SMARTSTOP SELF STORAGE REIT INC (SMA)
Sector: Real Estate
2026 Annual Meeting Analysis
SMARTSTOP SELF STORAGE REIT INC · Meeting: June 23, 2026
Directors FOR
6
Directors AGAINST
0
Say on Pay
FOR
Auditor
FOR
Director Elections
Election of Six Directors
Schwartz is the founder, CEO, and Chairman with deep self-storage industry expertise spanning over 30 years; the 3-year TSR gap versus the peer median is -10.3 percentage points, well below the 35-percentage-point threshold required to trigger an AGAINST vote for a company with low-positive absolute returns, and no other disqualifying flags apply.
Johnson joined the board in February 2026, which is within the 24-month new-director exemption window, so the TSR underperformance trigger does not apply to him; his extensive self-storage investment experience provides clear relevant expertise.
Perry has served since January 2016 and brings over 50 years of real estate financial and advisory experience including CPA and MAI credentials; the 3-year TSR gap of -10.3 percentage points versus the peer median does not meet the 35-percentage-point threshold needed to trigger an AGAINST vote, and meeting attendance was at least 75%.
Morris has served since January 2016 and provides more than 35 years of financial and management experience across multiple international organisations; the TSR underperformance gap does not breach the policy trigger threshold, and no other disqualifying factors are present.
Mueller has served since October 2013, chairs the Audit Committee, and is designated as the audit committee financial expert — a CPA with over 35 years of financial management experience; the TSR gap does not trigger a negative vote and all other policy screens pass.

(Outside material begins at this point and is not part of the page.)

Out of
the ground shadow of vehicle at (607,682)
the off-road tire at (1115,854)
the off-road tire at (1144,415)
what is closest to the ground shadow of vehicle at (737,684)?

Gotcheva joined the board in July 2025, which is within the 24-month new-director exemption window, so the TSR trigger does not apply; she brings over 25 years of institutional real estate and private equity investment experience from CPP Investments.
All six director nominees receive a FOR vote. SMA's 3-year stock return of approximately 2.9% is in the low-positive range (0–20%), which means the peer-group underperformance threshold is 35 percentage points; the actual gap versus the compensation peer median is only -10.3 percentage points, well short of that trigger. Two directors (Johnson and Gotcheva) are exempt from the TSR test entirely as they joined within the past 24 months. No overboarding, attendance, independence, or qualification concerns were identified for any nominee.
Say on Pay
✓ FORCEO
H. Michael Schwartz
Total Comp
$4,846,581
Prior Support
N/A
CEO total compensation of approximately $4.85 million is broadly in line with benchmarks for a self-storage REIT CEO at a $2.6 billion market-cap company; approximately 88% of the CEO's total target pay is variable or at-risk, well above the 50–60% policy minimum, demonstrating a strong pay-for-performance orientation. The long-term incentive plan uses a rigorous relative same-store revenue growth ranking versus direct self-storage peers with a 3-year measurement period, the 2023–2025 performance cycle paid out at maximum because SmartStop ranked first among peers, and starting in 2026 the company is shifting to TSR-based metrics — all of which represent sound incentive design; annual bonuses for 2025 paid out at only 60% of target, reflecting genuine alignment with below-target operational results, and a formal clawback policy is in place.
Auditor Ratification
✓ FORAuditor
BDO USA, P.C.
Tenure
N/A
Audit Fees
$1,356,923
Non-Audit Fees
$0
BDO charged $1,356,923 in audit fees for 2025 and zero in non-audit, audit-related, tax, or other fees, producing a non-audit fee ratio of 0% — far below the 50% threshold that would raise independence concerns; BDO is a large national firm appropriate for a $2.6 billion market-cap company, auditor tenure is not disclosed so no tenure trigger fires, and there are no disclosed material financial restatements.
Overall Assessment
The 2026 SmartStop Self Storage REIT annual meeting presents a clean ballot with no significant governance concerns: all six director nominees pass the TSR underperformance screen, the auditor charges zero non-audit fees, and the executive compensation programme features a high proportion of at-risk pay with meaningful performance conditions. All standard proposals — director elections, Say on Pay, and auditor ratification — receive a FOR vote determination; no stockholder proposals appear on this ballot.